Additional sample collection
Participants consented to having additional fasting venous whole blood samples drawn and provided spot urine samples for future genetic, epigenetic, and metabolomic studies. A spot urine has been shown to provide accurate measures of sodium and potassium intake during the previous 24-hours when validated against 24-hour urine collections. Four 1 mL aliquots each of blood and urine were stored in -70 °C freezers at CRCTL.

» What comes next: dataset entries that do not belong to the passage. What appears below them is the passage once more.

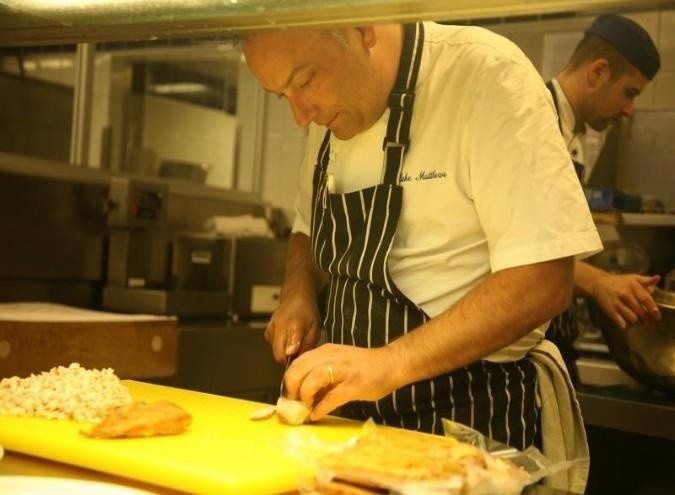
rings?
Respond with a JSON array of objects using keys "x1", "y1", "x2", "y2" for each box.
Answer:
[{"x1": 326, "y1": 364, "x2": 336, "y2": 386}]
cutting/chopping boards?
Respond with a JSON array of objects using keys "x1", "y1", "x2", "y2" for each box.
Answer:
[{"x1": 0, "y1": 376, "x2": 383, "y2": 495}]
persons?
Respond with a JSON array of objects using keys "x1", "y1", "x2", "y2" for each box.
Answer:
[
  {"x1": 238, "y1": 18, "x2": 605, "y2": 457},
  {"x1": 538, "y1": 13, "x2": 665, "y2": 420}
]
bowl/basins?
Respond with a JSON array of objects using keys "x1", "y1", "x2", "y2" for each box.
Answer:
[{"x1": 598, "y1": 287, "x2": 675, "y2": 392}]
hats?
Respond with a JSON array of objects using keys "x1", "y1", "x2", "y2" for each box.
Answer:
[{"x1": 584, "y1": 11, "x2": 662, "y2": 82}]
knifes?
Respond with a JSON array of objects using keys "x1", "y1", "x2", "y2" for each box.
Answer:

Results in text are presented as mean (SD) unless otherwise noted. Where values were measured at both baseline and follow-up, the primary method of analysis for between-treatments comparisons for all continuous outcomes was an analysis of covariance, with the week 2 value as the outcome variable, diet assignment as the independent variable (main effect), and baseline value, age, and sex as covariates to reduce the impact of confounding by imbalance in these factors between randomized groups. A 2-tailed paired t-test was used to assess the significance of within-treatment unadjusted changes from baseline. Means of continuous variables which were not measured at baseline (i.e. adherence, or intervention dietary intake) were compared with independent samples t-test. The unstandarized beta-coefficient from linear regression models were used to describe the association between changes in diet and changes in outcome variables where stated. The significance of between-treatment differences in proportions of categorical variables, i.e. symptom reports, was assessed with Fisher’s exact test. In order to avoid type-2 errors at this exploratory stage, we did not correct for multiple testing. For this pilot study, statistical tests yielding a nominal P < 0.05 were considered statistically significant; and those at 0.05 < P <0.10 are reported as “trends”. Analyses of adherence, anthropometric, symptom and biomarker data were conducted using linear models in SAS version 9.4 (SAS Institute, Cary, NC, USA).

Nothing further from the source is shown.